The record’s often bright sound and focus on natural imagery is a departure from The Great Nothing. The intervening years of self-discovery and change helped to drive that musical evolution. 

“Nature, for me, represents a kind of inalienable truth and mental illness is an unreliable narrator,” says Davis.

On “Where Old Crystals Grow,” Davis’ jazz riffs expand into a more encompassing, atmospheric post-rock sound. Davis’ vocals carry a lot of weight in this song, with layered deep vocals, gruff choruses, and sharp screams trekking through an underlying dark mire. The lyrics point to a sort of patient hope that comes with years of healing:

“I'll bloom like a flower / when I open up / When I say what I am / where the sun shines aloft.”

From there, the album moves into what feels like a second chapter on “Psilocybin Death Spiral,” which uses the same drum pattern as the previous track, but builds on more straightforward, chugging guitars. 

Davis has been self-recording and releasing music since the early aughts. Throughout the writing process—especially when it comes to the complex genre of progressive metal and the more harmonic and bright focus of this album—Davis says she’ll write a drum pattern she likes, loop it, and improvise guitars until the song emerges.

“It's difficult to write a song all at once, but breaking a piece of music up into its core elements makes the process a lot more manageable,” says Davis. 

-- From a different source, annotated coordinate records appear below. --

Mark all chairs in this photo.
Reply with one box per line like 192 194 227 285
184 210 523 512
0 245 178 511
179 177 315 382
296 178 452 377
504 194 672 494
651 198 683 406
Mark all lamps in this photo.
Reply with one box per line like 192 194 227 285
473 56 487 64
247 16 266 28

The prolonged isolation of the COVID-19 pandemic prompted many artists to look inward and start recording at home. Davis, however, has been mastering this practice for years. Lockdown allowed her to revisit old, unfinished drafts and hone in on composition.

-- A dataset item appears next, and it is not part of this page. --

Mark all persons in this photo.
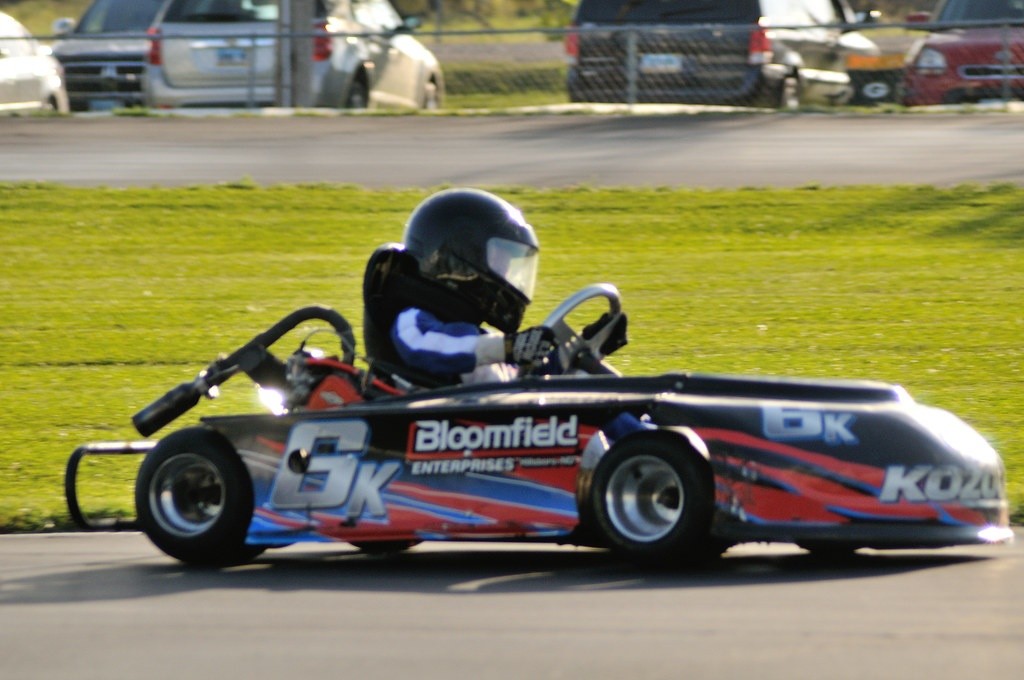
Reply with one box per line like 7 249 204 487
381 188 629 390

On the 11-minute-long eponymous closing song, Davis wields the power of composition with a firm grip. “Corpseflower” is an instrumental blend of sharp, plucking lead guitars, wailing shadowy chugging, and momentous drumming. The layers of this barnburner harken back to the structure and themes of the previous four tracks, but Davis focuses the ending few minutes on nurturing a brightness to cut through the mud. 

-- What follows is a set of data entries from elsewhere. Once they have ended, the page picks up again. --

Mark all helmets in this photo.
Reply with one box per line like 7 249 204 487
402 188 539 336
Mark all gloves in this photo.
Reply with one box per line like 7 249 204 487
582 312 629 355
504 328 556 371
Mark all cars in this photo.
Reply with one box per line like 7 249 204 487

Davis defines a “corpseflower” as a transgender person stuck between the moment they realize what they are and medical transition. Currently she is continuing the practice of self-discovery and care, with multiple other Blue Bedroom Records albums planned for later this year. 

“Though I started my medical transition a few months ago, in many ways, I am still a ‘corpseflower,’’' says Davis. “There’s much more left in life for me to discover.”